The Natural/Synthetic Double Play
As the saying goes, “Imitation is the finest form of flattery.” In the case of cotton fiber, many of its competitors try to imitate its performance and appeal. However, one thing cotton’s competition doesn’t envy is its higher pricing. While 100% cotton is considered to be too expensive to be practical in some applications, there is a trend to combine cotton with other fibers to make a less expensive yet high performance product.

Chuck Allen, director of technical affairs at INDA, Cary, NC, commented on the combination of cotton with other fibers. “There are some thermal bonded nonwoven fabrics produced by blending cotton with thermal-plastic fibers. These fabrics are designed to be used in coverstock, hygiene and medical areas,” he said.

Mr. McLean of Cotton Incorporated cited an increase in experimentation. “We see cotton being used in all nonwoven processes. We’ve been working with a multitude of processes including pre-calendering. We have also been working with TANDEC at the University of Tennessee on spunbond technology for cotton. We are currently in the marketing phase of this technology,” he said.

Cotton is also being used along with other fibers to make industrial products. For instance, some manufacturers are air laying cotton with polyester and polypropylene to make blends for chair cushions and automotive door panels for acoustical applications and padding.

With the increasing use of cotton, the world’s bleached cotton suppliers are working hard to keep pace. One example is Barnhardt Manufacturing, which will expand by adding continuous bleaching technology to its Charlotte, NC plant. The company purchased the equipment from Edward Hall, High Peak, U.K.—which ceased operations last year—and expects to start up by October. The new continuous bleached process will provide raw materials for spunlaced and needlepunched applications. With the new line, Barnhardt will increase its capacity by 50% and boast one of the largest capacities of bleached cotton in the world.

Cotton supplier Ihsan Sons Ltd., Lah ore, Pakistan, has also expanded its operations. In March 1999 the company expanded its facility to 10,000 tons and looks to further increase capacity to 20,000 tons by the second half of this year.
* * *
§ **ACTIONS TO TAKE**:
A: From the passage on cotton blends, print the part that begins with the words "Cotton supplier Ihsan" and ends with "of this year.".
B: Continue the article on cotton blended with other fibers, picking up after its final sentence.

§ **LISTED ENTRIES**:
* * *
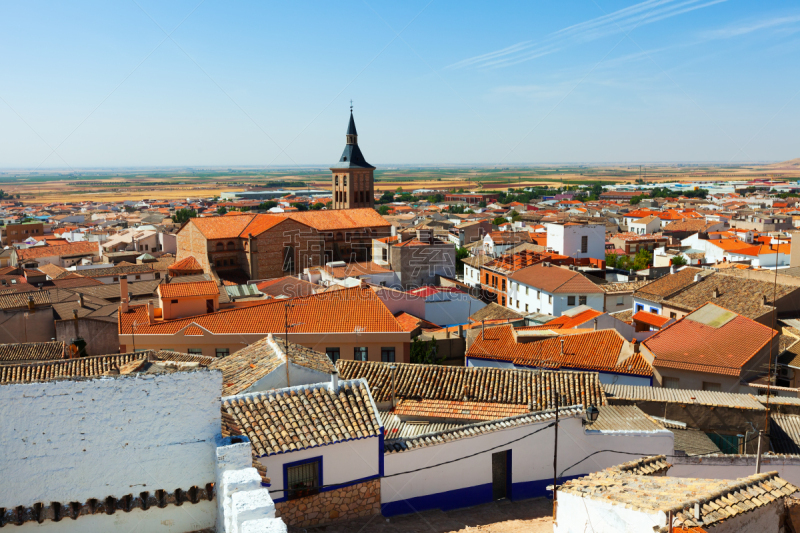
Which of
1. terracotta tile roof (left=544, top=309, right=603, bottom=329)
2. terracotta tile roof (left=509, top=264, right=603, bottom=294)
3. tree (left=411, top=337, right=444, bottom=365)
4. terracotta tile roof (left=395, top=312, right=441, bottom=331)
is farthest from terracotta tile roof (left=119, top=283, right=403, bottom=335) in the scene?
→ terracotta tile roof (left=509, top=264, right=603, bottom=294)

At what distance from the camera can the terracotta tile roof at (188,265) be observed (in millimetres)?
36938

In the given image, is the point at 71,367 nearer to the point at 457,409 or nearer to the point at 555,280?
the point at 457,409

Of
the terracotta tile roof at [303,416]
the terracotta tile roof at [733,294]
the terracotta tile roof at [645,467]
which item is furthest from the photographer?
the terracotta tile roof at [733,294]

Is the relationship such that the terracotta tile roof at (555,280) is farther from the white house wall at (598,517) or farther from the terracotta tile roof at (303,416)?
the white house wall at (598,517)

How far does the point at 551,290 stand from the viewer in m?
28.6

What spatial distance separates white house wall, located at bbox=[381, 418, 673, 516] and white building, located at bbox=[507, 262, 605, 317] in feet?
61.1

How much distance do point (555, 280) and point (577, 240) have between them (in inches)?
624

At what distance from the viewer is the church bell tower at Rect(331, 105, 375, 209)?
53.3 m

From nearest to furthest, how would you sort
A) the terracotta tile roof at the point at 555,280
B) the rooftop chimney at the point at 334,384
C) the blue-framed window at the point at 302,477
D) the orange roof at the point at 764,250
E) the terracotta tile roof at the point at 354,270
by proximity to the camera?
the blue-framed window at the point at 302,477 → the rooftop chimney at the point at 334,384 → the terracotta tile roof at the point at 555,280 → the terracotta tile roof at the point at 354,270 → the orange roof at the point at 764,250

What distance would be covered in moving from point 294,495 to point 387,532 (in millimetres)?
1370

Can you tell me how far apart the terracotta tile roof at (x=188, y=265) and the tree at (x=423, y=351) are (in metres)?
22.2

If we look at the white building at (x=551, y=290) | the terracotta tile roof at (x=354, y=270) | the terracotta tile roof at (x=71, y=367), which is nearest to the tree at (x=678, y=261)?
the white building at (x=551, y=290)

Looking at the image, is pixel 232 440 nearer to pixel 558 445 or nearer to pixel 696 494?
pixel 696 494

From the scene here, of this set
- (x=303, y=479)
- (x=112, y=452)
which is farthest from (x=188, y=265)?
(x=112, y=452)
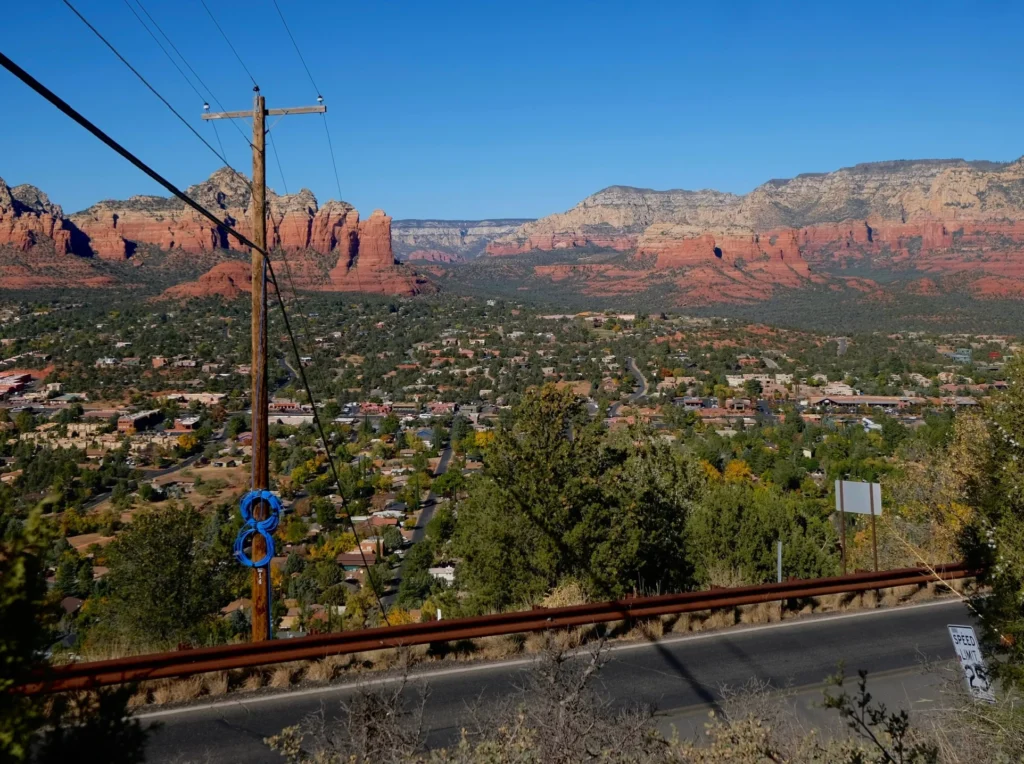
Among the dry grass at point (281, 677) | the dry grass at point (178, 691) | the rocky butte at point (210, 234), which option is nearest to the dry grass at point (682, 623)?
the dry grass at point (281, 677)

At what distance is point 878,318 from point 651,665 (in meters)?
129

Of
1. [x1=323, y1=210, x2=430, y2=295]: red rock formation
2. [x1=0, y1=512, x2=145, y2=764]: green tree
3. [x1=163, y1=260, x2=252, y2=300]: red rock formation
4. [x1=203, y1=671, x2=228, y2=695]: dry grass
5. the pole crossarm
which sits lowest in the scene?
[x1=203, y1=671, x2=228, y2=695]: dry grass

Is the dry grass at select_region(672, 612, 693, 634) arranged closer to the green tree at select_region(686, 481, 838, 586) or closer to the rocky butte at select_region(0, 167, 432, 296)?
the green tree at select_region(686, 481, 838, 586)

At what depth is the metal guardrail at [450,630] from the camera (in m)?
6.29

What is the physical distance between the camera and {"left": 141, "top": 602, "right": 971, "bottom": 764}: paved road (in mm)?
5883

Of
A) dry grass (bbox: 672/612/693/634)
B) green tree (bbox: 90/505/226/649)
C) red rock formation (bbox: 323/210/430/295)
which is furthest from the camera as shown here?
red rock formation (bbox: 323/210/430/295)

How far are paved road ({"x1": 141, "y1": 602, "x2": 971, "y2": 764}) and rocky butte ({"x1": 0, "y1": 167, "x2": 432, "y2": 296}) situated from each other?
379 feet

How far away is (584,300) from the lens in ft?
527

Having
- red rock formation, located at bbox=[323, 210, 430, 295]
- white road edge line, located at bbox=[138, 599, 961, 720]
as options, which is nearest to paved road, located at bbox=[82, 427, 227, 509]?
white road edge line, located at bbox=[138, 599, 961, 720]

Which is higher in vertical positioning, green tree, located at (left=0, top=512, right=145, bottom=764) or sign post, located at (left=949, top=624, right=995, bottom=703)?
green tree, located at (left=0, top=512, right=145, bottom=764)

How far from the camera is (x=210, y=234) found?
13262cm

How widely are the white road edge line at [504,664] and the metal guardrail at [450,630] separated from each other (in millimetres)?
265

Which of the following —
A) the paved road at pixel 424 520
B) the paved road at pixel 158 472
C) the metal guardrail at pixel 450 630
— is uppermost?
the metal guardrail at pixel 450 630

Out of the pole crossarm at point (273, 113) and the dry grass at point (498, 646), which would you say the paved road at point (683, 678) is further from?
the pole crossarm at point (273, 113)
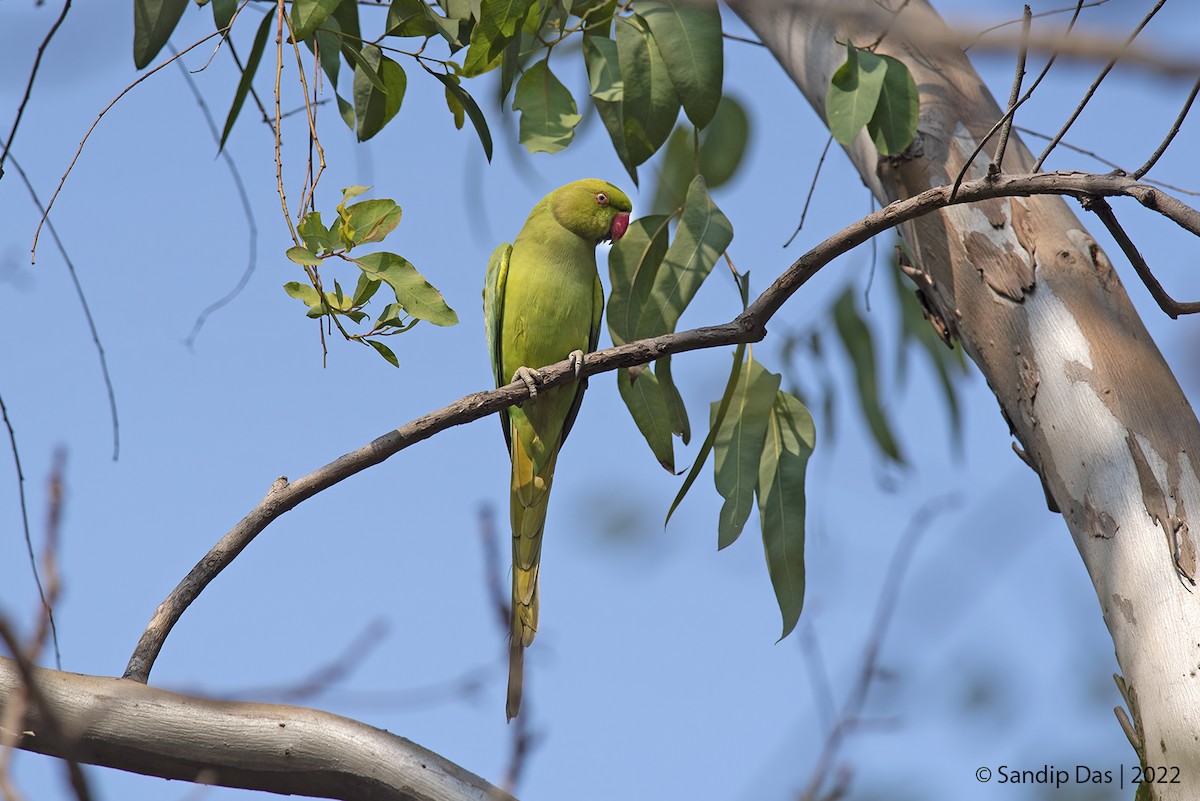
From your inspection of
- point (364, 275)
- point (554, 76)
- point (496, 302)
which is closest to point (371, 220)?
point (364, 275)

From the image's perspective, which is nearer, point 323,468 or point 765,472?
point 323,468

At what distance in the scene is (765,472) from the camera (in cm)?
240

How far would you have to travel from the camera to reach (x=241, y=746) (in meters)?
1.51

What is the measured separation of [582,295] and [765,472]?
3.49 feet

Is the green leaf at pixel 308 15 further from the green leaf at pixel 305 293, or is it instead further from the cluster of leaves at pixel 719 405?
the cluster of leaves at pixel 719 405

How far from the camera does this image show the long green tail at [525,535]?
2.66 metres

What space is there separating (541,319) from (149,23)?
133 cm

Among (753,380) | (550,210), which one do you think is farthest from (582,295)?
(753,380)

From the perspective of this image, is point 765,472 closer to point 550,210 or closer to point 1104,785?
point 1104,785

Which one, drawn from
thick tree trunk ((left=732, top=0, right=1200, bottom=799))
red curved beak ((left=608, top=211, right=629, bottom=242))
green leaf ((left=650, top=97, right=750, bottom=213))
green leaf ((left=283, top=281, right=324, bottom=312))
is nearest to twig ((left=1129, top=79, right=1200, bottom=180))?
thick tree trunk ((left=732, top=0, right=1200, bottom=799))

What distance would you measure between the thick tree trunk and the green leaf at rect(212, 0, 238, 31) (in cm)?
134

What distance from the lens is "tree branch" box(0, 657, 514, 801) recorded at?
1.49 metres

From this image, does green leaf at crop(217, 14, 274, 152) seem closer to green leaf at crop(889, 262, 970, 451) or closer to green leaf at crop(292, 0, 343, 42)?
green leaf at crop(292, 0, 343, 42)

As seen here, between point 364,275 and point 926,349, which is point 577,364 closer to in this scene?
* * *
§ **OUTPUTS FOR THE TASKS**:
A:
Cotton supplier Ihsan Sons Ltd., Lah ore, Pakistan, has also expanded its operations. In March 1999 the company expanded its facility to 10,000 tons and looks to further increase capacity to 20,000 tons by the second half of this year.

B:
A League Of Its Own
Many nonwoven manufacturers have been hesitant to use cotton because it was widely believed to be difficult to process. During the last couple of years, however, manufacturers of needlepunched and hydroentangled nonwovens have been using more cotton, which has helped nonwovens producers understand how to process cotton.

Discussing this topic was INDA’s Mr. Allen. “Cotton is not difficult to process, only different. Nonwovens machinery is made to adapt to synthetics and you have to go through a learning curve to learn how to process cotton. Cotton can run efficiently as long as you have the proper equipment.”

Mr. Hargrove of Barnhardt Manufacturing agreed, “Cotton is not difficult to process if the equipment is set up properly. Today, finishing cotton is not difficult at all. There is a lot of technical service that will help incorporate cotton into the finished product,” he said.

While manufacturers are dispelling the myth of the difficulty of processing cotton, others addressed a separate myth—a boom in antimicrobial usage. Mr. Morse of BBA discussed the decline of this trend. “We’re finding that there is not that much interest in antimicrobials because of government involvement and red tape. Now you need to substantiate all the antimicrobial properties your product has,” he said.

Mr. Hargrove also commented on the lack of interest in antimicrobials. “There was some misuse of the term ‘antimicrobial’ and poor marketing, which scared a lot of people. There was tremendous interest four years ago, but there is not so much today,” he said.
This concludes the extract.